The sorting protein GASP-1 regulates the constitutive signaling capacity of the virally encoded chemokine receptor US28
© Tschische et al; licensee BioMed Central Ltd. 2009
Published: 12 November 2009
Human cytomegalovirus (HCMV) is a widespread pathogen that has been shown to be present in various malignancies and it is also thought to be linked to vascular diseases. HCMV encodes the seven transmembrane (7 TM)/G protein-coupled receptor (GPCR) US28, which constitutively activates the Gαq/phospholipase C (PLC) pathway and downstream transcription factors such as the nuclear factor-κB (NF-κB) or the cyclic AMP responsive element binding protein (CREB). In this study we set out to elucidate the role of the GPCR-associated sorting protein-1 (GASP-1) in the regulation of the constitutive signaling capacity of US28.
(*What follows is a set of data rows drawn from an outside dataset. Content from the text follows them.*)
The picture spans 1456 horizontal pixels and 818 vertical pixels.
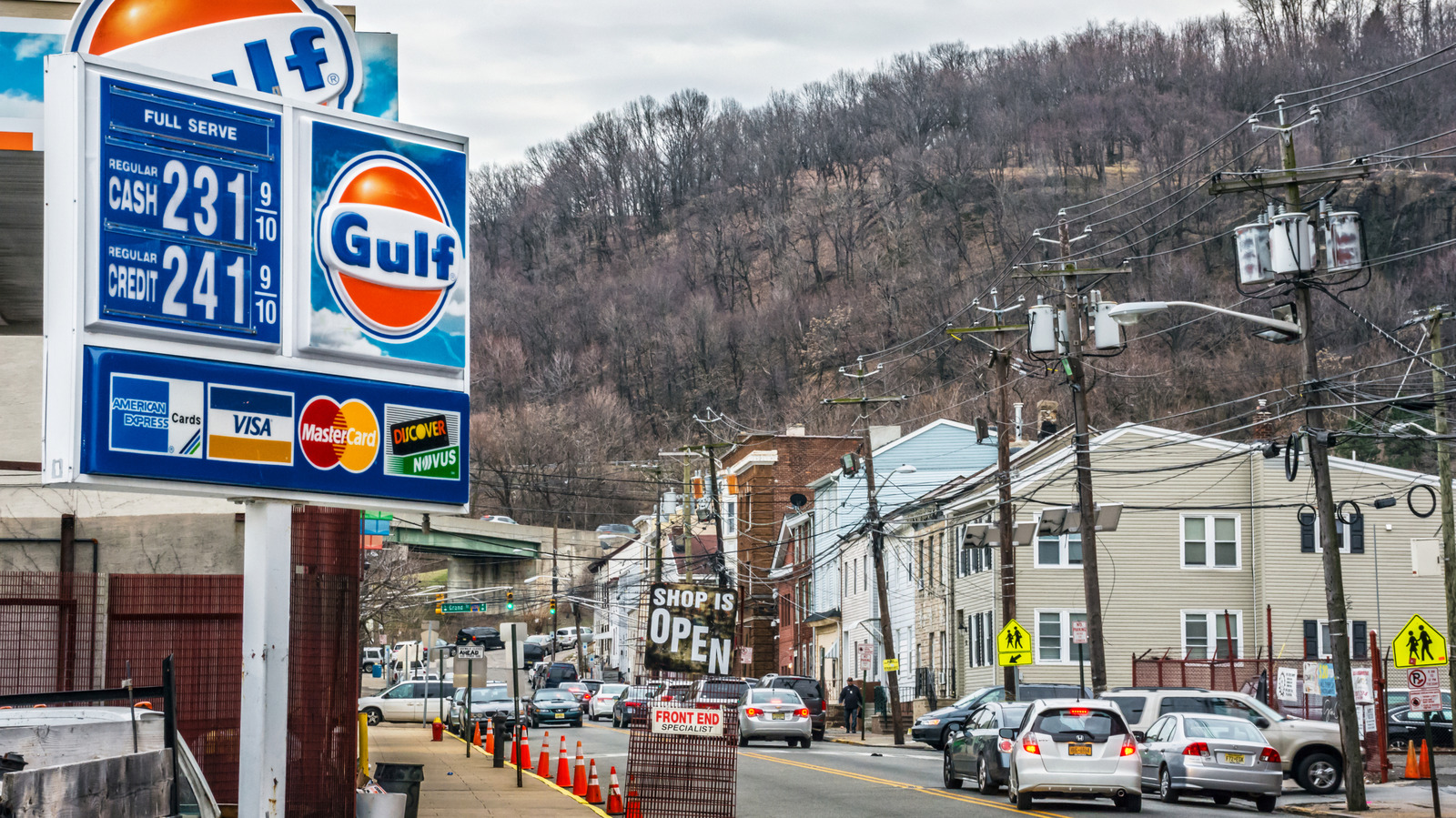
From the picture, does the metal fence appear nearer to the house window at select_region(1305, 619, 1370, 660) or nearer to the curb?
the curb

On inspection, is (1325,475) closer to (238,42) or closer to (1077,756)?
(1077,756)

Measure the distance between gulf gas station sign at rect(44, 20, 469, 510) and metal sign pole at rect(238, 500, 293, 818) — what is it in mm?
314

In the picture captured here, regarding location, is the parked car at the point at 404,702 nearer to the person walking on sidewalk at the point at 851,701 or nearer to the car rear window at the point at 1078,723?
the person walking on sidewalk at the point at 851,701

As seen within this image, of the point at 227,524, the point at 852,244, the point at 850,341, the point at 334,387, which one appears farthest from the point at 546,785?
the point at 852,244

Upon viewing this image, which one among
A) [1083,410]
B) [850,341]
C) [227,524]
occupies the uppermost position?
[850,341]

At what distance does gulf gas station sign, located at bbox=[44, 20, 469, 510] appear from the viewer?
31.8 ft

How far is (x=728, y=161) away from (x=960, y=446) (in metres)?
85.5

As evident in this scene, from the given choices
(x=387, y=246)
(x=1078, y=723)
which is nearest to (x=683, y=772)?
(x=1078, y=723)

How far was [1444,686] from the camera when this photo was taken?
152 ft

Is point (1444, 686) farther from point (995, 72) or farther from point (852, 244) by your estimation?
point (995, 72)

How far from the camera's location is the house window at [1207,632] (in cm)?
4822

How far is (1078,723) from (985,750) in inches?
134

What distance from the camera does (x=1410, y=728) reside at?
39406 millimetres

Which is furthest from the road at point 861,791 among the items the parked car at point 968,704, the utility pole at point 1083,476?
the utility pole at point 1083,476
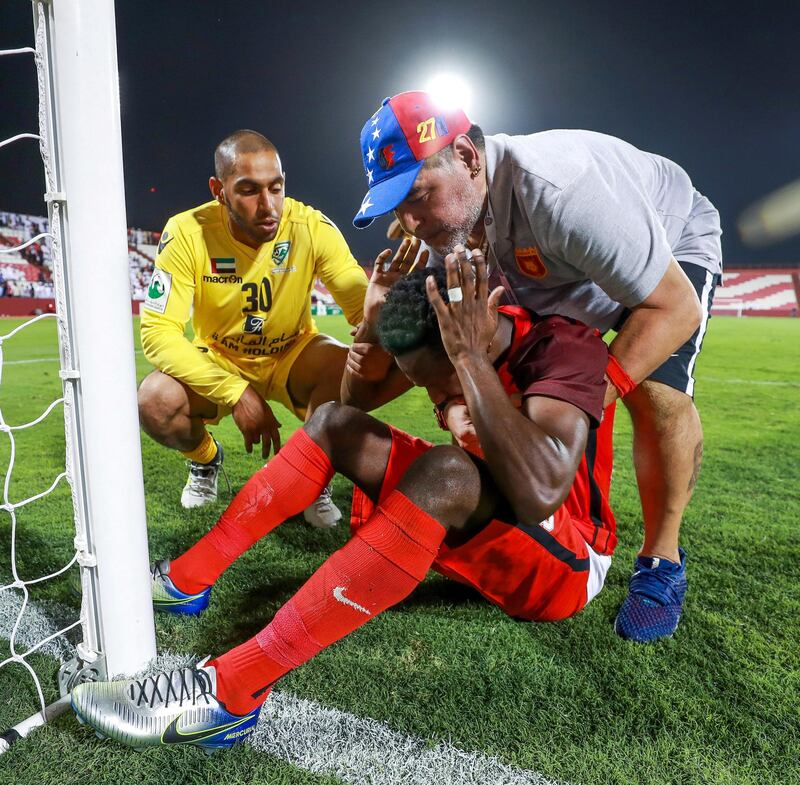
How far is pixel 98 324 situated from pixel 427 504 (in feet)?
2.61

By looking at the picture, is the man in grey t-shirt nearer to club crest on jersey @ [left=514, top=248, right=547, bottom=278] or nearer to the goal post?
club crest on jersey @ [left=514, top=248, right=547, bottom=278]

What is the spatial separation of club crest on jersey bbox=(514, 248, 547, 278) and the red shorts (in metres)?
0.66

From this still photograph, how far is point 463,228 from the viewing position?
1.92 metres

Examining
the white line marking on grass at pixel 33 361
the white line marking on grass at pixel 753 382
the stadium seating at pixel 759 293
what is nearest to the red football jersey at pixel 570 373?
the white line marking on grass at pixel 753 382

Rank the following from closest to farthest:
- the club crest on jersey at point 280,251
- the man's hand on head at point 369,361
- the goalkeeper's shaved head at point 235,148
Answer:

To elucidate the role of GASP-1 in the regulation of the constitutive signaling capacity of US28 we disrupted the US28/GASP-1 interaction by either overexpression of dominant negative cGASP-1 or shRNA knock-down of endogenous GASP-1. To monitor the US28-mediated signaling we conducted inositol phosphate (IP) accumulation assays as well as luciferase reporter gene assays to check the activation of the transcription factors NF-κB and CREB.
We find that GASP-1 is indeed able to modulate the signaling activity of US28. Disruption of the GASP-1/US28 interaction by either i) overexpression of dominant negative cGASP-1 or by ii) shRNA knock-down of endogenous GASP-1 alters the US28-mediated Gαq/PLC/IP accumulation as well as the activation of the transcription factors NF-κB and CREB.
By identifying the sorting protein GASP-1 as a key regulator of the constitutive signaling activity of US28, we may be one step closer to gaining a better understanding of this viral receptor and its significance in the pathogenesis implicated by HCMV.
This article is published under license to BioMed Central Ltd.